Provided text

>>

There were some great, interesting aspects of the mythology. I loved how the Na’vi bonded with the creatures and the forest itself through these sort of strands connected to their bodies. They could feel and understand the animals and forest. It was a nice idea and very well conveyed. The idea and execution of the Avatars themselves was nice too. The intriguing idea of being able to inhabit another body, played out very well against the opposing backdrops of a military stronghold and a tribal village in the jungle.
There were times when, at first, it seemed derivative – for example huge human mech walkers which initially brought to mind the Matrix – until it dawns upon you that Cameron pretty much invented that for the movies with the ‘loaders’ in ALIENS, and the Matrix was ripping off HIM! The Aliens theme continued in the form of Giovanni Ribisi’s character, who was basically Carter Burke from Aliens. He was even called Parker which made the glaring similarities to Paul Reiser’s character shine through like a white dwarf.
Further on the downside, the central plot concerned some wildly naff ‘noble savage’ / earth worshipping stuff that would make even the most new age of hippies blush into his tie dye and shrink into his Birkenstocks.
But for all the things that didn’t work, there was some truly seamless CGI scenery and exciting action, that you just can’t discount in terms of the thrill and vision of it all. The Na’vi bonding and riding with the Banshees produced some genuinely vertigo-inducing flight sequences. Swooping through the canopy and above the mountains at a dizzying speed. Whilst in the tiny details the movie relishes the imaginatively conjured botany and ecosystem of Pandora.
Initially I did not really know what to make of Avatar. There’s much to love, and likewise much that left me cold. But there’s no denying it was an entertaining watch. Nowhere near Camerons best work, but it’s impossible not enjoy the sheer spectacle of it.

<<

Data provided
>>

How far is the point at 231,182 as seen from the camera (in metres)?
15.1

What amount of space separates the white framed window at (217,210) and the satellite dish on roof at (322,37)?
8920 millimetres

<<

Directives
A – In the Avatar review, turn the paragraph that begins "But for all the things that didn't work" into a short bulleted list that keeps its main facts.
B – Reproduce word for word the part of the Avatar review between "But for all" and "ecosystem of Pandora.", inclusive.

Solutions in order
A –
- Despite its flaws, the movie has truly seamless CGI scenery and exciting action, and its thrill and vision can't be discounted.
- The Na'vi bonding with and riding the Banshees make for vertigo-inducing flight sequences, swooping through the canopy and above the mountains at dizzying speed.
- In its tiny details, the movie relishes Pandora's imaginatively conjured botany and ecosystem.

B –
But for all the things that didn’t work, there was some truly seamless CGI scenery and exciting action, that you just can’t discount in terms of the thrill and vision of it all. The Na’vi bonding and riding with the Banshees produced some genuinely vertigo-inducing flight sequences. Swooping through the canopy and above the mountains at a dizzying speed. Whilst in the tiny details the movie relishes the imaginatively conjured botany and ecosystem of Pandora.